Arthur Willis is getting ready to leave on a preaching trip in the vast Australian outback.—Perth, Western Australia, 1936

The early pioneers certainly needed courage and tenacity to overcome the many challenges they faced. On their preaching expedition in the Australian outback, Arthur Willis and Bill Newlands, mentioned in the introduction, once labored for two weeks to travel 20 miles (32 km) because heavy rains had turned the desert into a sea of mud. At times, sweating and straining in blazing heat to push their truck over huge dunes, they went through rocky valleys and across sandy riverbeds.
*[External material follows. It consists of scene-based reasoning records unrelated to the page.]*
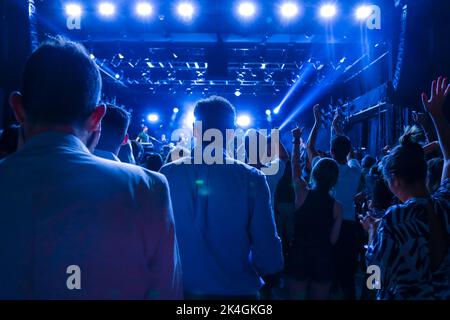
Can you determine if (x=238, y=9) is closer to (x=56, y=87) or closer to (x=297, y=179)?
(x=297, y=179)

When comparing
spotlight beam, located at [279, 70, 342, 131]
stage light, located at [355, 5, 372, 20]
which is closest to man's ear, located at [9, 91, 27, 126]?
stage light, located at [355, 5, 372, 20]

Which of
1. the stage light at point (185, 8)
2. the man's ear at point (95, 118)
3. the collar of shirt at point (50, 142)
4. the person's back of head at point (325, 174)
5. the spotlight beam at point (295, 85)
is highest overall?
the spotlight beam at point (295, 85)

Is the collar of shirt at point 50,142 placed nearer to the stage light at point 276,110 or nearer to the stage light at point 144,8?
the stage light at point 144,8

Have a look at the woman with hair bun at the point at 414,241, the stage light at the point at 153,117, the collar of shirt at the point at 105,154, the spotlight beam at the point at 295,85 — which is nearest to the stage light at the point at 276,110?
the spotlight beam at the point at 295,85

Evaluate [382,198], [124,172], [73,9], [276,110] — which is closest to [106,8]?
[73,9]

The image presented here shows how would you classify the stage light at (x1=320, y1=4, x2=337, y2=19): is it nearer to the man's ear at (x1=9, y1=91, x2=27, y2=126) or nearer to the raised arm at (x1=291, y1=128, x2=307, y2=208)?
the raised arm at (x1=291, y1=128, x2=307, y2=208)

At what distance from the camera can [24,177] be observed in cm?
76

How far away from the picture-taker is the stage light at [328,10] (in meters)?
6.88

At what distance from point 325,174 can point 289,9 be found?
206 inches

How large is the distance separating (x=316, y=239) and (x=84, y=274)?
7.10 ft

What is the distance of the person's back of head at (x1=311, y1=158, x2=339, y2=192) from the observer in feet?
8.84

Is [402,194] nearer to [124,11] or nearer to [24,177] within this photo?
[24,177]

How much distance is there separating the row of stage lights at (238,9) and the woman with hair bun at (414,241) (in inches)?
240
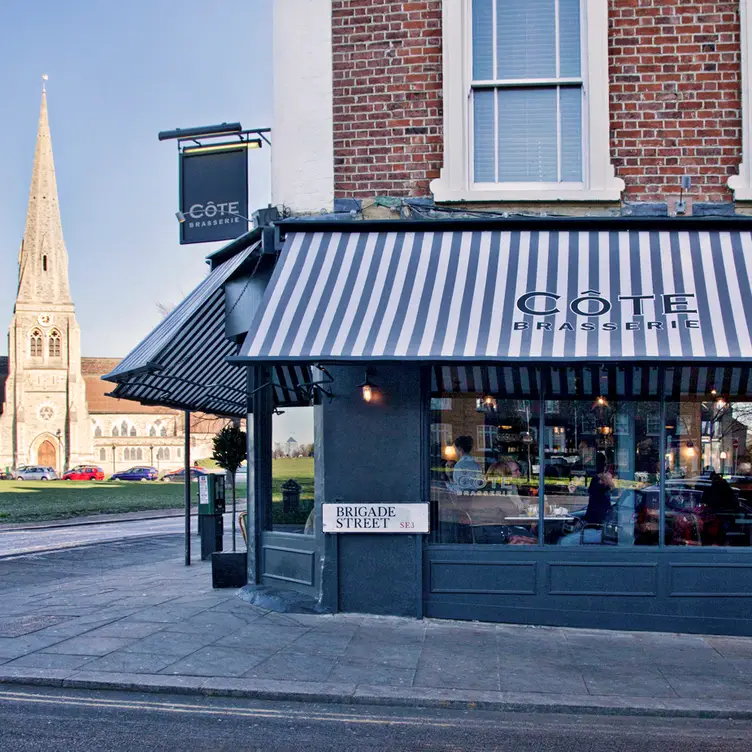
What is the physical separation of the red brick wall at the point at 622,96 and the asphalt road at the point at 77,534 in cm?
1310

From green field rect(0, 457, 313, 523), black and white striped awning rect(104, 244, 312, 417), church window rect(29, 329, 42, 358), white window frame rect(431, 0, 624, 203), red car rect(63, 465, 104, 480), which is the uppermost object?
church window rect(29, 329, 42, 358)

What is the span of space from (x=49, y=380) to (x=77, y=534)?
295 feet

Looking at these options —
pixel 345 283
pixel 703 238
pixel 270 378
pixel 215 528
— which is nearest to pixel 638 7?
pixel 703 238

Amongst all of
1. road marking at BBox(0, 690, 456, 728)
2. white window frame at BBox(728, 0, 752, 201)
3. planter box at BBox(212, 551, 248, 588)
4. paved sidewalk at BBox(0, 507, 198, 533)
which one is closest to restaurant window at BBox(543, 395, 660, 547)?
white window frame at BBox(728, 0, 752, 201)

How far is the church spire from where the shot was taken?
107 m

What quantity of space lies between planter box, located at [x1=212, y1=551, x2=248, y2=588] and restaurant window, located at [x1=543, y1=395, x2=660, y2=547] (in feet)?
14.2

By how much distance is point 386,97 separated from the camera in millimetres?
10211

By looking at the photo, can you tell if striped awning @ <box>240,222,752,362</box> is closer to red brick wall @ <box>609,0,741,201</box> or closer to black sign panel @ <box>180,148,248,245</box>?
red brick wall @ <box>609,0,741,201</box>

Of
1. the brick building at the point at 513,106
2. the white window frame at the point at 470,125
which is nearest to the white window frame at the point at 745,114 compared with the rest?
the brick building at the point at 513,106

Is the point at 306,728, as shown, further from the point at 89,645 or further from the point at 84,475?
the point at 84,475

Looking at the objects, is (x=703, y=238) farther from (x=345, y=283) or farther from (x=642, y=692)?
(x=642, y=692)

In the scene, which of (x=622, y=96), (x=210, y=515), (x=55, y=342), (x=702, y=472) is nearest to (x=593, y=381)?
(x=702, y=472)

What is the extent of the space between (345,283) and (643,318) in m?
3.02

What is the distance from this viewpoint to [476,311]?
884cm
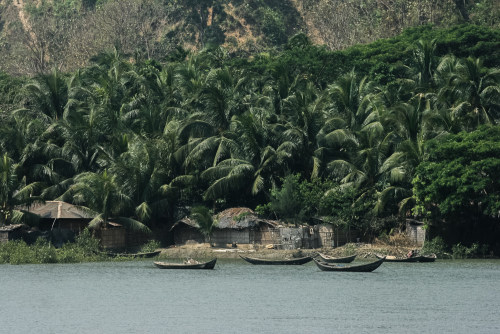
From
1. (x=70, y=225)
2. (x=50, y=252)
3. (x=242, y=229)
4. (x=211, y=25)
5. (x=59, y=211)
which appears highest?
(x=211, y=25)

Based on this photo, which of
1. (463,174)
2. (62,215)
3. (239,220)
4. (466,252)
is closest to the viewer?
(463,174)

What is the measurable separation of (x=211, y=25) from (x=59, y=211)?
1731 inches

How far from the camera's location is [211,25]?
8031 cm

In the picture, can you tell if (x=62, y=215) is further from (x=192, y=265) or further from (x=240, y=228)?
(x=192, y=265)

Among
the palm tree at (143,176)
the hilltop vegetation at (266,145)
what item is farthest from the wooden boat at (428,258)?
the palm tree at (143,176)

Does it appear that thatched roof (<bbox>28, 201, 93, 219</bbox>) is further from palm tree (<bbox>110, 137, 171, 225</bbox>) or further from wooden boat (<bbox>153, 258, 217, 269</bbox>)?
wooden boat (<bbox>153, 258, 217, 269</bbox>)

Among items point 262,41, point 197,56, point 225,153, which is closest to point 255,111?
point 225,153

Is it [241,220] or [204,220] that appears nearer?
[204,220]

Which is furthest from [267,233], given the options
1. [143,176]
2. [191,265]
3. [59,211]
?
[59,211]

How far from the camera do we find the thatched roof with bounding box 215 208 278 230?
3953 centimetres

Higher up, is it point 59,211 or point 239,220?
point 59,211

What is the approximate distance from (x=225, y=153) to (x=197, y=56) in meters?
12.4

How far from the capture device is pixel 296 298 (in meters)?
26.7

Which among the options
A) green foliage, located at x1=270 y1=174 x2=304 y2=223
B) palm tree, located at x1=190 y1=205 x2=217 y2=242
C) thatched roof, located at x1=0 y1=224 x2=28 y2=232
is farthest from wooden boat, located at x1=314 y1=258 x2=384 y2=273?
thatched roof, located at x1=0 y1=224 x2=28 y2=232
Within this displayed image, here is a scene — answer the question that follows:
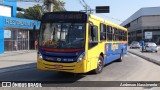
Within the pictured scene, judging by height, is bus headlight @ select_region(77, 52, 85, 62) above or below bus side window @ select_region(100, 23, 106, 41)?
below

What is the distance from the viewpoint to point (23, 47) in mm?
40719

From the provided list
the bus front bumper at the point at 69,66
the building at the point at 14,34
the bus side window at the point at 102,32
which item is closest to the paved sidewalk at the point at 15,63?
the bus front bumper at the point at 69,66

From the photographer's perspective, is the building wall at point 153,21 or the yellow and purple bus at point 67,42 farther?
the building wall at point 153,21

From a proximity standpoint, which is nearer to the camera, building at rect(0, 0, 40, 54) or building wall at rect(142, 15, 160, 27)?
building at rect(0, 0, 40, 54)

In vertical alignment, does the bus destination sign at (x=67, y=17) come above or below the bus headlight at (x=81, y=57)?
above

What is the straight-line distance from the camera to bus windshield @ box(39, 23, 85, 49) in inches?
462

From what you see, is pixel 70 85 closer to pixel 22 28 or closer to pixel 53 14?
pixel 53 14

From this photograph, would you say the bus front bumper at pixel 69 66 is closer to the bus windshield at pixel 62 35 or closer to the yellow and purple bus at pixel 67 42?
the yellow and purple bus at pixel 67 42

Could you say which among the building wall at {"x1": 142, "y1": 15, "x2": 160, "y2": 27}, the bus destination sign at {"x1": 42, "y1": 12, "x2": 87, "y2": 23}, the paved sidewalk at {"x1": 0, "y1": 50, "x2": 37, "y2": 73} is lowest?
the paved sidewalk at {"x1": 0, "y1": 50, "x2": 37, "y2": 73}

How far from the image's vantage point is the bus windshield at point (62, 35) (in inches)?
462

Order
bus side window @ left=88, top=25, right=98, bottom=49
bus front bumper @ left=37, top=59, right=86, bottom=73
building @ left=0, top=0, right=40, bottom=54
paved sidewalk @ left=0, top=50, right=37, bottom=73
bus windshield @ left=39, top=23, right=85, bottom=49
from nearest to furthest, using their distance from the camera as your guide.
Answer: bus front bumper @ left=37, top=59, right=86, bottom=73 < bus windshield @ left=39, top=23, right=85, bottom=49 < bus side window @ left=88, top=25, right=98, bottom=49 < paved sidewalk @ left=0, top=50, right=37, bottom=73 < building @ left=0, top=0, right=40, bottom=54

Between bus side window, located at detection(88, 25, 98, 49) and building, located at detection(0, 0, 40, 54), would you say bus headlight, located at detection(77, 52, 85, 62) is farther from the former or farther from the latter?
building, located at detection(0, 0, 40, 54)

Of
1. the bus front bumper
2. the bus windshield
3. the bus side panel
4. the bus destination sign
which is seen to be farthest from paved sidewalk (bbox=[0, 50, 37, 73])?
the bus side panel

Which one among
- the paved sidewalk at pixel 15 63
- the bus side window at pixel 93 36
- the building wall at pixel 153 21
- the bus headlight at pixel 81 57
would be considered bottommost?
the paved sidewalk at pixel 15 63
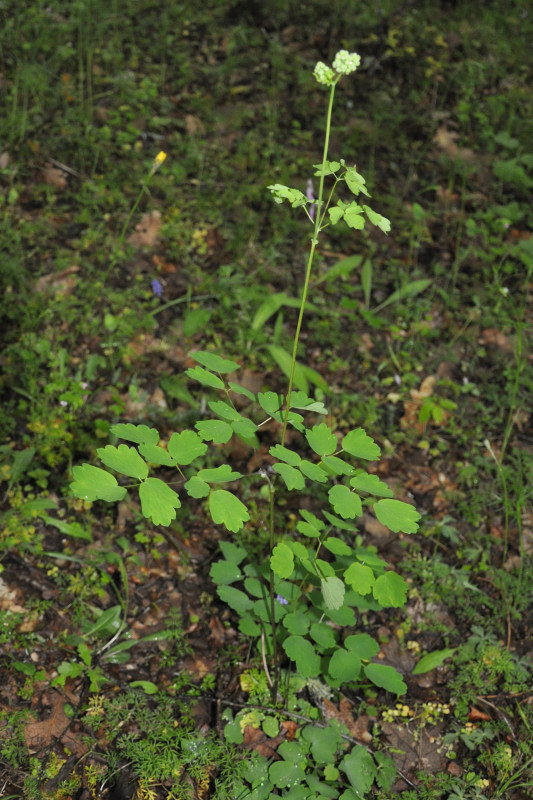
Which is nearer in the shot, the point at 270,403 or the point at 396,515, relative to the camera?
the point at 396,515

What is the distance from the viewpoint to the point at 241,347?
334 cm

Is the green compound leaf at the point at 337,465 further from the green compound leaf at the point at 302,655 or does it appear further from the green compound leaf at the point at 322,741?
the green compound leaf at the point at 322,741

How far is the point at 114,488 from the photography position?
1.57 m

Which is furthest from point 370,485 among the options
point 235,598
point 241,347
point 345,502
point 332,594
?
point 241,347

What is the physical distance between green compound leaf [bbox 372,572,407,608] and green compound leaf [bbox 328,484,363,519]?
8.6 inches

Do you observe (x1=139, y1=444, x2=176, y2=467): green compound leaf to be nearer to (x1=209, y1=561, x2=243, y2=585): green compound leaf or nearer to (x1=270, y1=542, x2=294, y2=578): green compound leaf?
(x1=270, y1=542, x2=294, y2=578): green compound leaf

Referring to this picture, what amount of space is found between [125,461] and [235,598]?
822mm

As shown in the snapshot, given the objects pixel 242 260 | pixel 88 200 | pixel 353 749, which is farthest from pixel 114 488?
pixel 88 200

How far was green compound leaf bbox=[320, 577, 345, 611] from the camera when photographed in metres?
1.74

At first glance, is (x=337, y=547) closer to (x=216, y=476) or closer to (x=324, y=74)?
(x=216, y=476)

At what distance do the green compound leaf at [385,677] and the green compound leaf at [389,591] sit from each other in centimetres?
44

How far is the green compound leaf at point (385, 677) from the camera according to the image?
2010mm

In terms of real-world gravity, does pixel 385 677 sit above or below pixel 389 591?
below

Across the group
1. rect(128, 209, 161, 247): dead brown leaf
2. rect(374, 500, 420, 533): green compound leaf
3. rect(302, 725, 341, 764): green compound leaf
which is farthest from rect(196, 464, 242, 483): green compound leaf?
rect(128, 209, 161, 247): dead brown leaf
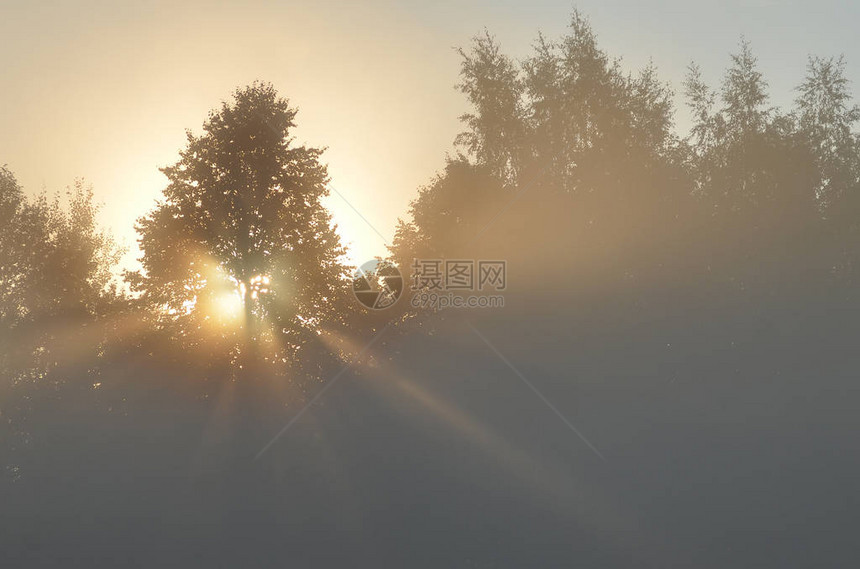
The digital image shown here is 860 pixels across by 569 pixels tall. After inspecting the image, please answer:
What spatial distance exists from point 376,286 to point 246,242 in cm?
742

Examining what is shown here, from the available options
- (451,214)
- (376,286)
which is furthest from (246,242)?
(451,214)

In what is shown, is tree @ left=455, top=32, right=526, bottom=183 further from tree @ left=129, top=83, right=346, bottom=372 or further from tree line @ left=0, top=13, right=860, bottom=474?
tree @ left=129, top=83, right=346, bottom=372

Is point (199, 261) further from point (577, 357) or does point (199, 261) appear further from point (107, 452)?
point (577, 357)

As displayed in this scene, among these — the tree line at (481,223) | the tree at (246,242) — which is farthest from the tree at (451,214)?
the tree at (246,242)

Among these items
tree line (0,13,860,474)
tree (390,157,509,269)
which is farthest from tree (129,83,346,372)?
tree (390,157,509,269)

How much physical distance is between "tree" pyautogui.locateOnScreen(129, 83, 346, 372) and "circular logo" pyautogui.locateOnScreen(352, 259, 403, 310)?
1.24 meters

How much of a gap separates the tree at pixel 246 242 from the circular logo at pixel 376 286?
1236 mm

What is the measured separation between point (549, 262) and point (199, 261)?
18430 mm

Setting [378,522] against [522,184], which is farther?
[522,184]

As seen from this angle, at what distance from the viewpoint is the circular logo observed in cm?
3609

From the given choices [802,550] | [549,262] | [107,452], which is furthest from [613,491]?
[107,452]

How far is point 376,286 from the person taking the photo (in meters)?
37.2

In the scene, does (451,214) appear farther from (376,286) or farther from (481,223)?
(376,286)

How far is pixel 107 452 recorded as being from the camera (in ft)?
97.7
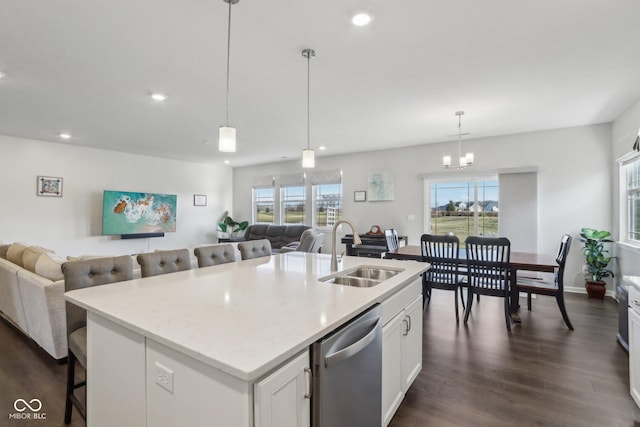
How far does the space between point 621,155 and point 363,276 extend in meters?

When their truck broke down, which happened often, they walked or cycled for days to the nearest town and then waited for weeks for replacement parts to arrive. Despite such adversities, a positive spirit was maintained. Arthur Willis, in paraphrasing a statement once made in The Golden Age magazine, later declared: “No road too rough or too long for His witnesses.”

Longtime pioneer Charles Harris explained that the isolation and physical hardships of the outback actually drew him closer to Jehovah. He added: “Life is far better traversed with as little baggage as possible. If Jesus was willing to sleep under the stars when necessary, then we should be happy to do the same if our assignment requires it.” And that is what many pioneers did. Thanks to their tireless efforts, the good news penetrated every corner of the continent, helping countless individuals to take their stand for God’s Kingdom.

^ par. 4 The Bible Students adopted the name Jehovah’s Witnesses in 1931.Isa. 43:10.